Frédérique décrit Fragrances du Japon comme un « voyage olfactif et littéraire qui transporte bien au-delà des mots ». Une phrase qui, à elle seule, résume presque l’intention profonde de ce livre : faire sentir le Japon, non pas comme une carte postale, mais comme une présence.

Un Japon qui se respire : matcha, cerisiers, temples et onsen


Dans son commentaire, Frédérique cite plusieurs parfums emblématiques évoqués dans Fragrances du Japon :

  • le thé matcha

  • les cerisiers en fleurs

  • l’encens des temples

  • l’odeur boisée des onsen


Ce qui me touche, c’est qu’elle ne les liste pas comme des “éléments”. Elle les évoque comme des portes : chaque fragrance devient un passage vers une atmosphère, une émotion, une tradition.


Les odeurs sont parfois les souvenirs les plus fidèles… et les plus violents.
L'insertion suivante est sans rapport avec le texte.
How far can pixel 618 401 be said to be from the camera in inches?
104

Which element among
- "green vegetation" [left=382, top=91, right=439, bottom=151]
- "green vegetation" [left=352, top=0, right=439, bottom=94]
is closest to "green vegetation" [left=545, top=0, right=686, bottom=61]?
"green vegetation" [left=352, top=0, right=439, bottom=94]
Une simple effluve peut ramener Kyoto, une rue, un printemps, un silence.


Quand l’écriture rend visible… et tangible l’éphémère


Frédérique souligne un point qui compte beaucoup pour moi : cette tentative parfois audacieuse de rendre tangible ce qui ne l’est pas.

« L’écriture de Barrera, à la fois précise et poétique, réussit le tour de force de rendre tangible l’éphémère. »

C’est probablement le défi le plus délicat : écrire sur l’odeur, sur l’invisible, sur ce qui fuit. Comment traduire une impression qui n’a pas de vocabulaire universel ? Comment ne pas trahir ?


Entre érudition et accessibilité : un équilibre recherché

Autre passage important de son commentaire :

« L’auteur mêle habilement histoire, culture et anecdotes personnelles, créant un équilibre parfait entre érudition et accessibilité. »

Cet équilibre, je l’ai cherché tout le long :ne pas faire un essai académique, mais ne pas rester non plus dans un carnet de sensations vague.

L’idée était de proposer une forme hybride :un livre qui apprend, mais qui fait ressentir.



Pourquoi ces retours comptent autant


Recevoir une critique d’une bibliothécaire a une valeur particulière. Les bibliothécaires sont au croisement de plusieurs mondes : les lecteurs, les livres, les tendances, les besoins, les curiosités. Ce sont souvent eux qui savent dire : “Ce livre a quelque chose.”


Et sur NetGalley, ces retours sont précieux : ils ouvrent des portes. Ils donnent envie aux autres professionnels de s’y intéresser. Ils permettent aussi à un auteur d’avoir une lecture “miroir”, attentive, presque analytique.


Je termine avec une gratitude simple : merci à Frédérique L. pour ce commentaire qui saisit l’esprit de Fragrances du Japon avec finesse et sensibilité. Lire que l’on « sent presque les effluves de Kyoto au printemps » ou « le parfum envoûtant des forêts de cèdres », c’est recevoir le plus beau des compliments : le texte a réussi à franchir la distance entre l’auteur et le lecteur.